(What is being asked) Copy out the stretch of data from the line that contains "How far is (1170,648)" through the line that contains "2227 inches", reproducing those lines without any change.

(Supplied records)
_ _ _ _ _ _ _
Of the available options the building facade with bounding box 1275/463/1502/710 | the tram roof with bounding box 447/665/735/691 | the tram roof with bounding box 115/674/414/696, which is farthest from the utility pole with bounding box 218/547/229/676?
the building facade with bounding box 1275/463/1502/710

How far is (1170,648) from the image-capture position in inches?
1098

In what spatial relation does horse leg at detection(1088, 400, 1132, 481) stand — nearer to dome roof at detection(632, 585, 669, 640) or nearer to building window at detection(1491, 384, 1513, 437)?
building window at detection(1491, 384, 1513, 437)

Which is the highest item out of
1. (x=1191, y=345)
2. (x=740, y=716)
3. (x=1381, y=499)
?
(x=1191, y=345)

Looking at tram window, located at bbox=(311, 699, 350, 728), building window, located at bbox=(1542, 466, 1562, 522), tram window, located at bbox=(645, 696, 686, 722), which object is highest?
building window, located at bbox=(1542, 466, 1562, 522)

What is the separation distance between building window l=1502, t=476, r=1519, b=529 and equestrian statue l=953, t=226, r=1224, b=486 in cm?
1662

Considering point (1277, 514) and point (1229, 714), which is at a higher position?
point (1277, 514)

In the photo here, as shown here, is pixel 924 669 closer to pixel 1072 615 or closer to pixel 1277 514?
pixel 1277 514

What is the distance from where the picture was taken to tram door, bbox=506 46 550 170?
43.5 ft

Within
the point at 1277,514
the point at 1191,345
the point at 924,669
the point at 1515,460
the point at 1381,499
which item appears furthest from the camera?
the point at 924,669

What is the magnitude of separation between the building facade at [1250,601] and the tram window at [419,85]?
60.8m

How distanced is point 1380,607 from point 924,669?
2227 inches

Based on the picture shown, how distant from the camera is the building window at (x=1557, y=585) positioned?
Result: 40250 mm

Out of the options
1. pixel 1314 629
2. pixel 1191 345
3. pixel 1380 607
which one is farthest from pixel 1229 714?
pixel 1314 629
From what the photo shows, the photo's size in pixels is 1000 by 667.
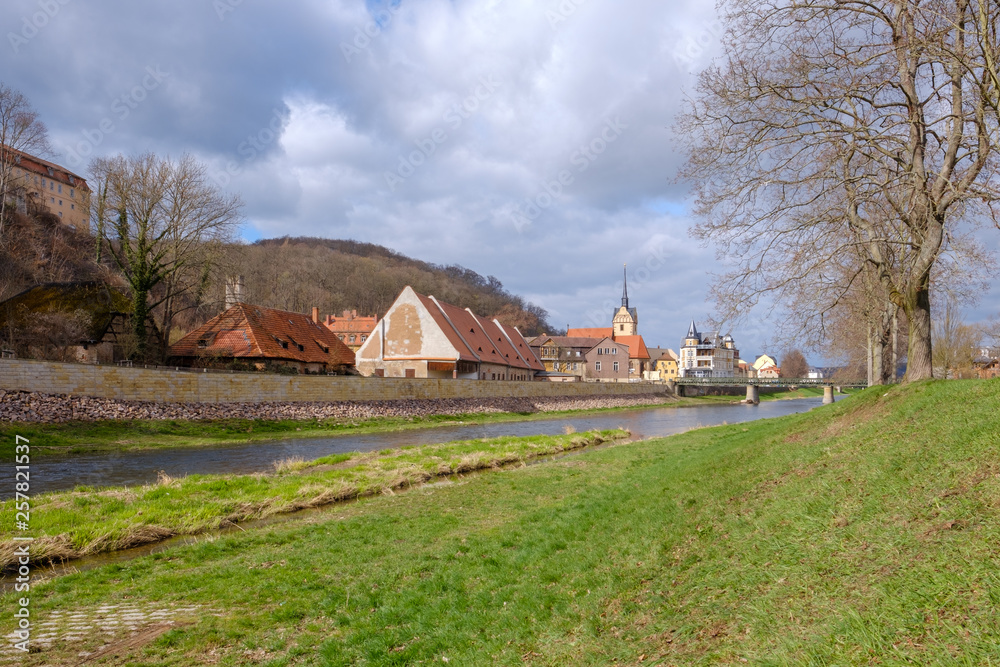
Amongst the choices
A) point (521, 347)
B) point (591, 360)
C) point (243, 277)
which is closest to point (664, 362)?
point (591, 360)

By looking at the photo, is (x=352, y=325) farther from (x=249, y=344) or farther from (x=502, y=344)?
(x=249, y=344)

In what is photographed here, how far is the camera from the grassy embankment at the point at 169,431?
19500 mm

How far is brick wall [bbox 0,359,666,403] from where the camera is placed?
21.5m

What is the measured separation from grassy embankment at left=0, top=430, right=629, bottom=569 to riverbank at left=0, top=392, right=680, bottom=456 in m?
8.69

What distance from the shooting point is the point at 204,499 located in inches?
473

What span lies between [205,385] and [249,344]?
8571mm

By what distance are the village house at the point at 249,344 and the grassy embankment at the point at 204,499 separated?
19.5 m

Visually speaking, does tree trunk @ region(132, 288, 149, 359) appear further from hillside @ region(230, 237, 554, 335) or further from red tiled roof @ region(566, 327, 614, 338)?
red tiled roof @ region(566, 327, 614, 338)

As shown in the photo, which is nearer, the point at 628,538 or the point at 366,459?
the point at 628,538

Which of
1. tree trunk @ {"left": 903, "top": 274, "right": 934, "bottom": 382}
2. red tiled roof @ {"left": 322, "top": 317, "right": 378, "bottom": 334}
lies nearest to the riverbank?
tree trunk @ {"left": 903, "top": 274, "right": 934, "bottom": 382}

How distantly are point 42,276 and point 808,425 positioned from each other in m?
43.5

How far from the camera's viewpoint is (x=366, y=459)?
1814 cm

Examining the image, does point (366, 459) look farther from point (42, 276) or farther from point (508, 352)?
point (508, 352)

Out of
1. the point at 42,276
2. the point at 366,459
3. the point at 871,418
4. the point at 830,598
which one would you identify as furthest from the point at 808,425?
the point at 42,276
_ _ _ _ _ _ _
(Correct answer)
How far is (1170,648) from the image-capture position in inches?
1098

In what spatial relation does horse leg at detection(1088, 400, 1132, 481) stand — nearer to dome roof at detection(632, 585, 669, 640) or nearer to building window at detection(1491, 384, 1513, 437)?
building window at detection(1491, 384, 1513, 437)

Which is the highest item out of
1. (x=1191, y=345)
2. (x=740, y=716)
3. (x=1381, y=499)
?
(x=1191, y=345)

Looking at tram window, located at bbox=(311, 699, 350, 728), building window, located at bbox=(1542, 466, 1562, 522), tram window, located at bbox=(645, 696, 686, 722), which object is highest?
building window, located at bbox=(1542, 466, 1562, 522)

What is the separation distance between building window l=1502, t=476, r=1519, b=529 and equestrian statue l=953, t=226, r=1224, b=486 in cm?
1662

Considering point (1277, 514) and point (1229, 714), which is at a higher position?
point (1277, 514)

In the photo here, as shown here, is pixel 924 669 closer to pixel 1072 615 or closer to pixel 1277 514?
pixel 1277 514

What is the distance from where the picture was taken to tram door, bbox=506 46 550 170?
43.5 ft

Within
the point at 1277,514
the point at 1191,345
the point at 924,669
the point at 1515,460
the point at 1381,499
which item appears furthest from the camera?
the point at 924,669

What is the magnitude of separation between the building facade at [1250,601] and the tram window at [419,85]?
60.8m

How distanced is point 1380,607 from point 924,669?
2227 inches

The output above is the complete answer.